Likewise, New shows that if two states pass similar laws, but the courts in one state nullify the laws, then the abortion rate declines only in the state where the restrictions stood. This is further evidence that the laws are causing the changes, not underlying societal shifts.

Comments

Although I am no expert on abortion policy, it appears that New has set up his models in an orthodox way. I see little reason not to accept his claim: When states make it harder to get an abortion, the abortion rate falls. We don’t know from this analysis what the causal mechanism is. It could be that women are more careful not to get pregnant, recognizing that it may be hard to abort the pregnancy. Or it may be that more women are carrying their children to term, becoming reluctant mothers. New’s analysis doesn’t get into that.
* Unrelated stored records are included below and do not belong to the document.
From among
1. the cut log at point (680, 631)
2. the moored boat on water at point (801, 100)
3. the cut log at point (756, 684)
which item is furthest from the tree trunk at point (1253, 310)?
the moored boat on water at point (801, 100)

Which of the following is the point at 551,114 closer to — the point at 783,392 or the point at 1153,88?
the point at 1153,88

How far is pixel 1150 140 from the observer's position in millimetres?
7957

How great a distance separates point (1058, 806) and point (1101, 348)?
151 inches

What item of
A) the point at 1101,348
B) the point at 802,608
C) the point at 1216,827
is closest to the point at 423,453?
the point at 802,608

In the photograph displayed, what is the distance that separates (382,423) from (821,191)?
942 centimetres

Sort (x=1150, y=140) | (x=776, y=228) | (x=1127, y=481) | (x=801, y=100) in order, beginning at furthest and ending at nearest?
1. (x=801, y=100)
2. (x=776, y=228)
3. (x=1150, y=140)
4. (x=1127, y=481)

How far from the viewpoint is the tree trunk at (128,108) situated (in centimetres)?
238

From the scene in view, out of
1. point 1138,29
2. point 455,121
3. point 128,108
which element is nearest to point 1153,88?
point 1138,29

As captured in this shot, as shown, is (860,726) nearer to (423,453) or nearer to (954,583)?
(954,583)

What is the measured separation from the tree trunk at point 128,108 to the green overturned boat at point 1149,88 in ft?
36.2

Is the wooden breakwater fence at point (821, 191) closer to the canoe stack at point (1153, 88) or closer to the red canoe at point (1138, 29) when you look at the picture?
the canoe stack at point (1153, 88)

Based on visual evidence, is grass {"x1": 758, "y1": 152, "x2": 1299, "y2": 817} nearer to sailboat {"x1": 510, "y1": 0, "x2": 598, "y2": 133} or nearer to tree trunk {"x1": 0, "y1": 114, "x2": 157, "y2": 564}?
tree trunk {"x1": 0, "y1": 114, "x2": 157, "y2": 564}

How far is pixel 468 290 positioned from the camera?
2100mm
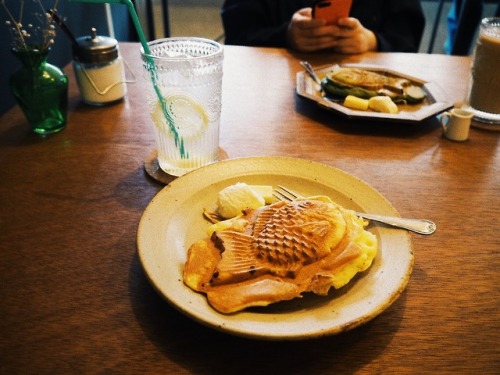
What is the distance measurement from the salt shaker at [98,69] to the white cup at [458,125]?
2.77ft

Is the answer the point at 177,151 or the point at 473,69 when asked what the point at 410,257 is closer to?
the point at 177,151

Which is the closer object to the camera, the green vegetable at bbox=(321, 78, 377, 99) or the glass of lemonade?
the glass of lemonade

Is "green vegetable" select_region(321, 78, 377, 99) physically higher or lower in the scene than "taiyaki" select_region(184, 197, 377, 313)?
lower

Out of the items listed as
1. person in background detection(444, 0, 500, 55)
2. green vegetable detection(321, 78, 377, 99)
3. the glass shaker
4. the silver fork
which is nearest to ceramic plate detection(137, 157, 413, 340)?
the silver fork

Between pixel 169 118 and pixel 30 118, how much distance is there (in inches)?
16.2

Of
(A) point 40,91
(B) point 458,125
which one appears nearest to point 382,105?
(B) point 458,125

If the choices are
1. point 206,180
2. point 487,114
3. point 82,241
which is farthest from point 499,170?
point 82,241

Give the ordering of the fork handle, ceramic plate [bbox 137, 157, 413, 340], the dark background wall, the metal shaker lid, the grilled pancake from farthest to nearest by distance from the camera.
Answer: the dark background wall → the grilled pancake → the metal shaker lid → the fork handle → ceramic plate [bbox 137, 157, 413, 340]

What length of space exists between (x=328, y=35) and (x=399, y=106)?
18.8 inches

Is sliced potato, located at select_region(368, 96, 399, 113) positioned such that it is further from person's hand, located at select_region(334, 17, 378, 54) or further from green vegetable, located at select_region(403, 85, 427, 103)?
person's hand, located at select_region(334, 17, 378, 54)

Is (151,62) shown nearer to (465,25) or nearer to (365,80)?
(365,80)

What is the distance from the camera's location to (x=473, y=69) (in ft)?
3.71

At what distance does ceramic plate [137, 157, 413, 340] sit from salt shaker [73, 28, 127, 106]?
0.50 meters

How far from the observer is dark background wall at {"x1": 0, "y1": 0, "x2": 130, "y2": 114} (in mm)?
1649
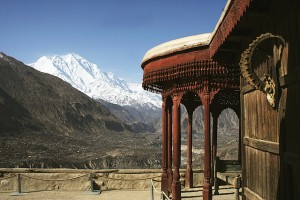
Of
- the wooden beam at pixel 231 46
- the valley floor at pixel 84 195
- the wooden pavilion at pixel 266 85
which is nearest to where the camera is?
the wooden pavilion at pixel 266 85

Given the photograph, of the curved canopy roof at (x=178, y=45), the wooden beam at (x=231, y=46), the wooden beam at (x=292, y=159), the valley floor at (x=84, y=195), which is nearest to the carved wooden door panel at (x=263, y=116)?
the wooden beam at (x=292, y=159)

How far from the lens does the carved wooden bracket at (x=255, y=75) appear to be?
12.4 ft

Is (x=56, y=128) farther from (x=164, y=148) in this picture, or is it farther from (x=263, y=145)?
(x=263, y=145)

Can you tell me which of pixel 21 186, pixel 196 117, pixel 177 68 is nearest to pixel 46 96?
pixel 196 117

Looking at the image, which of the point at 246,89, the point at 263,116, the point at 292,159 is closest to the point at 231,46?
the point at 246,89

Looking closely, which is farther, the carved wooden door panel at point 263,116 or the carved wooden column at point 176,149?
the carved wooden column at point 176,149

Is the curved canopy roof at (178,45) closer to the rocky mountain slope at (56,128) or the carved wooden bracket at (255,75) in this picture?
the carved wooden bracket at (255,75)

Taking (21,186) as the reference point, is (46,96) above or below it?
above

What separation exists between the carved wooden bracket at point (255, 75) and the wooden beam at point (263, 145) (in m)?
0.49

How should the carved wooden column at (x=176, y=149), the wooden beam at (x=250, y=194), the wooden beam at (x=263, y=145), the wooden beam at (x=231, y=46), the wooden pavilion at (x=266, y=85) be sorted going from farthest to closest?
1. the carved wooden column at (x=176, y=149)
2. the wooden beam at (x=231, y=46)
3. the wooden beam at (x=250, y=194)
4. the wooden beam at (x=263, y=145)
5. the wooden pavilion at (x=266, y=85)

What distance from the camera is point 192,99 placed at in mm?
13219

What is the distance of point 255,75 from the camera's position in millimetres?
3873

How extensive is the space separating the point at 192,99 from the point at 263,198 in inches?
342

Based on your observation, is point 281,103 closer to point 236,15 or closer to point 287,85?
point 287,85
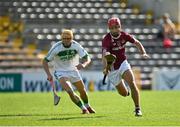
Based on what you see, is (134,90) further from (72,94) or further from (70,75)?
(70,75)

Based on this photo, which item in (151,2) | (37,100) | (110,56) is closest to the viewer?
(110,56)

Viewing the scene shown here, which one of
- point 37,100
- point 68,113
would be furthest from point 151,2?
point 68,113

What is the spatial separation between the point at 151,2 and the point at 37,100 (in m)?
17.7

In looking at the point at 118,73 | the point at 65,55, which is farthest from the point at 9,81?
the point at 118,73

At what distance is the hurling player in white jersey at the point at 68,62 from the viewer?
18078mm

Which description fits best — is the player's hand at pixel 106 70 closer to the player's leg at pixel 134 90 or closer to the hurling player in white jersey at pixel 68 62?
Result: the player's leg at pixel 134 90

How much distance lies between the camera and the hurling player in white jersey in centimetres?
1808

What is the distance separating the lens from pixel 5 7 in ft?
128

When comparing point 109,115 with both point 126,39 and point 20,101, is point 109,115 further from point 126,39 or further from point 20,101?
point 20,101

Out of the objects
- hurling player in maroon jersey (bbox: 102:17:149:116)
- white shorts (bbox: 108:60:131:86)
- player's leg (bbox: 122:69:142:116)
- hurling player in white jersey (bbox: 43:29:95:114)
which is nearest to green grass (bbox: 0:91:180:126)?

I have only a few concerns about New’s method. In a footnote (#14), New writes that he has chosen not to analyze waiting periods. Many states require women to visit a doctor twice to get an abortion. After their first visit, they must wait a set amount of time before returning for the actual procedure. New does not analyze waiting periods, apparently because they are multicollinear with other types of laws: “Waiting periods are typically enacted in conjunction with other types of anti-abortion laws, making them difficult to properly analyze.” If that’s true, then perhaps it’s the waiting periods–not the informed consent laws–that are driving the results in New’s models. Earlier (pg 32), he criticizes previous authors for failing “to examine the effects of individual types of anti-abortion laws in their analysis.” Perhaps the same could be said of New’s analysis.

Also, it would seem that New should interact his “Medicaid restrictions” dummy with an indicator of the state’s poverty rate. If Medicaid will not fund abortions in a particular state, the effect will be most pronounced among poorer women. He includes many economic control variables in his model (so many, in fact, that there may be a multicollinearity problem among these variables), but he ought to interact these poverty variables with the Medicaid dummy.